=== Raw data ===

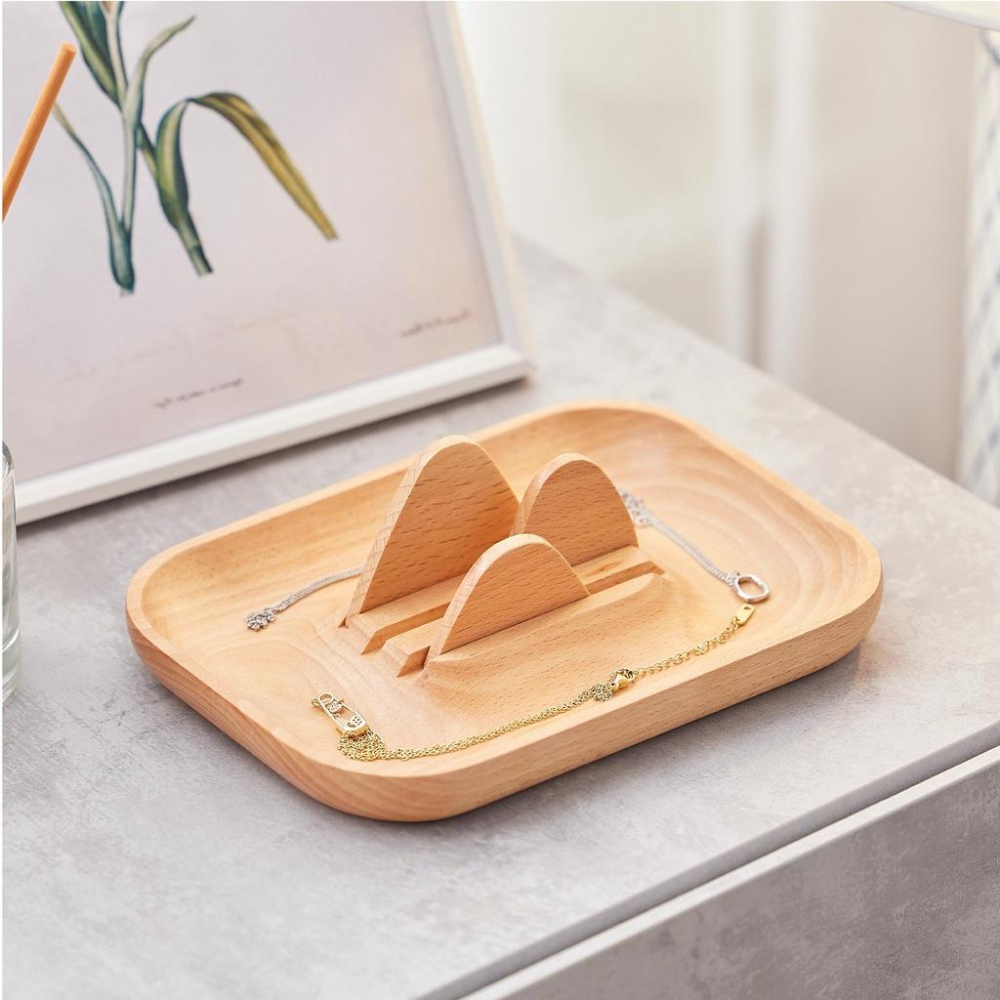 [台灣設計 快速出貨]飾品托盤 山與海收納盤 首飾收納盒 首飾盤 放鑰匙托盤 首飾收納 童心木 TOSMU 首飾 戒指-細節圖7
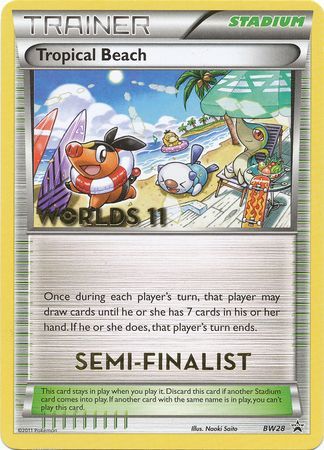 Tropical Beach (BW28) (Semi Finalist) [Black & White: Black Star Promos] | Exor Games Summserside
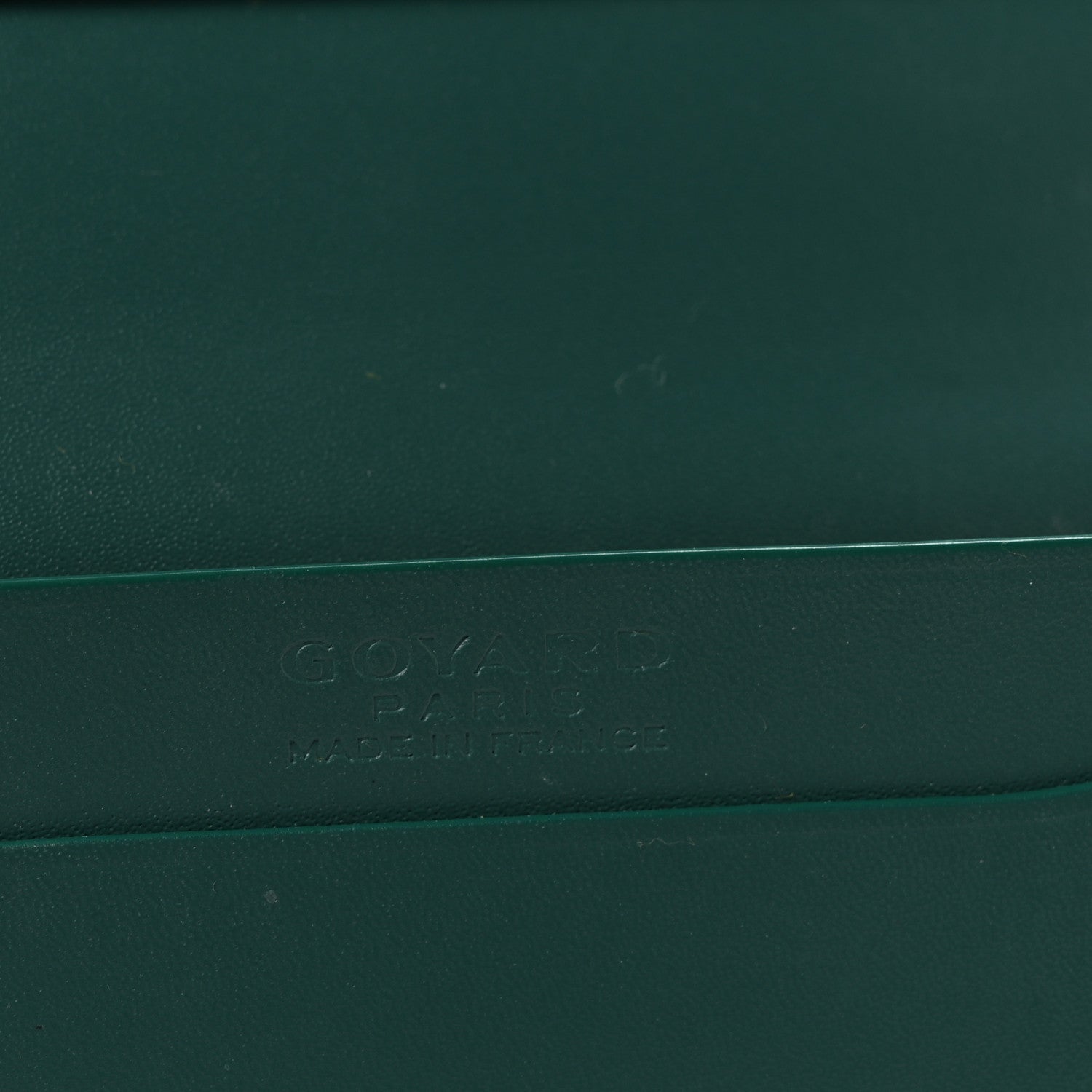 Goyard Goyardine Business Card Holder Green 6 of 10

===

Goal of the exercise »
Reproduce the data above exactly, leaving out any picture in it.

Response to this task »
 [台灣設計 快速出貨]飾品托盤 山與海收納盤 首飾收納盒 首飾盤 放鑰匙托盤 首飾收納 童心木 TOSMU 首飾 戒指-細節圖7
 Tropical Beach (BW28) (Semi Finalist) [Black & White: Black Star Promos] | Exor Games Summserside
 Goyard Goyardine Business Card Holder Green 6 of 10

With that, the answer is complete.